-- DOCUMENT TEXT start --

Wednesday, February 6, 2008

The Logic of Both Calvinism and Arminianism

I link many of my articles under the Theology label to Sharper Iron (SI) for further discussion. My recent article titled Free Will generated some wonderful discussion that continued for twenty pages before it was closed down by a moderator. It also led, indirectly, to the banning of a commenter, who denied original sin in his posts, since SI members are required to affirm the doctrinal statement.

In a post (page 1, #4) on that thread one respondent wrote of Calvinism as, "merely a philosopher's attempt to complicate the simplicity of Salvation." In a subsequent post (page 5, #29) he explained that the reason he "called Calvinism a philosophy" was because "the arguments presented by the strong Calvinists are such circular arguments that it truly becomes a philosophical argument and not a logical, rational argument."

In response to his statements, I wrote (page 19, #130) of my intent to write this article showing that "each of the approaches to understanding salvation is an internally consistent philosophy." My purpose is not to defend Calvinism nor critique Arminianism, but simply to show that both views are logically consistent.

In an article titled Calvinist & Arminian Presuppositions, Joseph M. Gleason shows that both Calvinism and Arminianism flow logically from certain presuppositional starting points. He states that:
Calvinists often use the following type of reasoning: God is Sovereign. He is in control of everything. That's their starting point, and everything else in their theology flows from there.

Arminians often use the following type of reasoning: God is fair. And God is love. He knows that love, hate, punishment, and reward cannot exist without men being morally able to choose either good or evil. For the Arminian, that's the starting point, and everything else in their theology flows from there.

-- DOCUMENT TEXT end --

STATED TASK
In the post on Calvinism and Arminianism, what starting point does Joseph M. Gleason attribute to Calvinist reasoning? Rely solely on the post on Calvinism and Arminianism.

-- DATA SEGMENT start --

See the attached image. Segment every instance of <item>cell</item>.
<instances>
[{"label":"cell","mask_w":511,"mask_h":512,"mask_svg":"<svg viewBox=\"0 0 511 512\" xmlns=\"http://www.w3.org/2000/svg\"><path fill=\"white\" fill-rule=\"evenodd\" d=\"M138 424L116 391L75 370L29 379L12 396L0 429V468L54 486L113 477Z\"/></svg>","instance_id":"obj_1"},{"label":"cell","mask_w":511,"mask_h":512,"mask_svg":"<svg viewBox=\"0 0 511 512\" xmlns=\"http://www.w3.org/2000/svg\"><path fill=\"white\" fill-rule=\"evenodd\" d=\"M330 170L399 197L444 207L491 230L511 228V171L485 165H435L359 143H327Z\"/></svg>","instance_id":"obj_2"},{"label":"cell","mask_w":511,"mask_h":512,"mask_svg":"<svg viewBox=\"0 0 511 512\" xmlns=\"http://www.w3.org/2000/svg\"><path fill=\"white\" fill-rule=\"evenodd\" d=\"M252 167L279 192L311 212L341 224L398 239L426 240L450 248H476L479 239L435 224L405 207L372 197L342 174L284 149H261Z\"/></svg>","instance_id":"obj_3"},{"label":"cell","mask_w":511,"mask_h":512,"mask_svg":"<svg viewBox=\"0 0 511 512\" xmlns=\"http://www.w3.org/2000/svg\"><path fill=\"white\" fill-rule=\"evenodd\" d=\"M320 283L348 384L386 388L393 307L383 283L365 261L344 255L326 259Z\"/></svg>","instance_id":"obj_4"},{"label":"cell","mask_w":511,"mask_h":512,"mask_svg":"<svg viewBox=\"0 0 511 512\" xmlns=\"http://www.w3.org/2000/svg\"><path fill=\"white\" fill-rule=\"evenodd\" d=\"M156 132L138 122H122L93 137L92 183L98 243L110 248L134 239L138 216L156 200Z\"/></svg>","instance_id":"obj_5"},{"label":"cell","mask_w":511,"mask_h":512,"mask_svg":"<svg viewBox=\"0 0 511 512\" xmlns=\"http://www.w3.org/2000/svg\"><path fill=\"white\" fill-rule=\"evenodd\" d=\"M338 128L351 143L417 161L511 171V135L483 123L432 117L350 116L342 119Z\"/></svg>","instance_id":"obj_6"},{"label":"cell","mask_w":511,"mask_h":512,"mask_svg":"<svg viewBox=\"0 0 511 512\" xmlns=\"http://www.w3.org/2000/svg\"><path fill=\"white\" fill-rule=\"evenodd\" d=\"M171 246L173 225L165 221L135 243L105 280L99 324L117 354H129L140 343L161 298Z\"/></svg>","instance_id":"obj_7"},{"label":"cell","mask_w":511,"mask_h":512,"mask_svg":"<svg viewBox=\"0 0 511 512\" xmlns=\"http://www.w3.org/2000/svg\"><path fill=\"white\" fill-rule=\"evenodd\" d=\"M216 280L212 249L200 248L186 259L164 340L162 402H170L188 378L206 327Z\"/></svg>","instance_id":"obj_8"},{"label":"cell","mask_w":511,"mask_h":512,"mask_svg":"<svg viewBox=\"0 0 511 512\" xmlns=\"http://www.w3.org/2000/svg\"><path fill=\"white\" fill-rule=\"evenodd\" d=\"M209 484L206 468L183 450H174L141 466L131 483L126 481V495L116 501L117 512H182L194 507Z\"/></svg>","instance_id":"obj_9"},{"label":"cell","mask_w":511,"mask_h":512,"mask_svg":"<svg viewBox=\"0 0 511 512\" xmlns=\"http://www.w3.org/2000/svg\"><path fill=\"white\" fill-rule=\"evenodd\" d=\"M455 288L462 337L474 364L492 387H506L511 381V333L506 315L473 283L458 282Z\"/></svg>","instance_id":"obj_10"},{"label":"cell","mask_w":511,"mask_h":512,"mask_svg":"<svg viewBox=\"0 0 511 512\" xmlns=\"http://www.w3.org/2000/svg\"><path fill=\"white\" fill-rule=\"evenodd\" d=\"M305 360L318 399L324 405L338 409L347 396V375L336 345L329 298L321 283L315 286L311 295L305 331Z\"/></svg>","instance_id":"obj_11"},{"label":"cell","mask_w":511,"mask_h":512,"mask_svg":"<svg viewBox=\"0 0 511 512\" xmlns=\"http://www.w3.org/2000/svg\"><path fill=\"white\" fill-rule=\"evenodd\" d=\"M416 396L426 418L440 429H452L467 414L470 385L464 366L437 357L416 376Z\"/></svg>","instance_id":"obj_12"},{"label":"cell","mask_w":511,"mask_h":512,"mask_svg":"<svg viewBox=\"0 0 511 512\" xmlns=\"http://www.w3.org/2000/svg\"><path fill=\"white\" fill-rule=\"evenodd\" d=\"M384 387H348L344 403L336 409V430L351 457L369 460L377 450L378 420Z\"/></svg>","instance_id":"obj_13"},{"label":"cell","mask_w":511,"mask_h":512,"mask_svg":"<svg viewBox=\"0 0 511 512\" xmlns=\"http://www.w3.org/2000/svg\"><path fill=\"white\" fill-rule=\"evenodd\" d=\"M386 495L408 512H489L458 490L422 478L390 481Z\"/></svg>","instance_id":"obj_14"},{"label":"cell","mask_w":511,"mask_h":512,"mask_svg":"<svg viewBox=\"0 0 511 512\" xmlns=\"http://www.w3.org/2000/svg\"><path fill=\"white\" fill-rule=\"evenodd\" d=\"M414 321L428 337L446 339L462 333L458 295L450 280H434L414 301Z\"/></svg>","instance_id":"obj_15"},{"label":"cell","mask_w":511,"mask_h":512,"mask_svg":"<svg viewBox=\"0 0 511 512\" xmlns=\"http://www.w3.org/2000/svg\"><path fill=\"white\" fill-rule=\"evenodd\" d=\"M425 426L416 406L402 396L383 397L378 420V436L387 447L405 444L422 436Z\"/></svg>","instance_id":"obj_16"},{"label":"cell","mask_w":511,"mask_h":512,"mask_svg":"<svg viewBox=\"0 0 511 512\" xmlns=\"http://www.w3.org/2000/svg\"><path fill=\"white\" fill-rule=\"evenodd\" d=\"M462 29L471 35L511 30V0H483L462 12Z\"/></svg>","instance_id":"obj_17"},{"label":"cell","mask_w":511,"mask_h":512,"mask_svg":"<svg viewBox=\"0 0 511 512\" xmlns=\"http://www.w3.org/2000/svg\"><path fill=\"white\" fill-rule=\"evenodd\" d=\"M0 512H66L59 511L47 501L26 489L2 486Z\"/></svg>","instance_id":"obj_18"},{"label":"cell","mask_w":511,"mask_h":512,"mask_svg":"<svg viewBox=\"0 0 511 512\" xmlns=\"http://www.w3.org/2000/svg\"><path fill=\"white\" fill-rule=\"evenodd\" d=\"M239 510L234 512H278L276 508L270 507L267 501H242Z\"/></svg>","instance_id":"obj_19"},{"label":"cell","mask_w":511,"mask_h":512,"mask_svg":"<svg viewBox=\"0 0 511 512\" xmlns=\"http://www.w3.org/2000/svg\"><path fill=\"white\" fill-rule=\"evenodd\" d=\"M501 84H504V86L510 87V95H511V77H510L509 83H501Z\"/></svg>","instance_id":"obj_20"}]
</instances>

-- DATA SEGMENT end --

SOLUTION TO THIS TASK
That God is sovereign and in control of everything.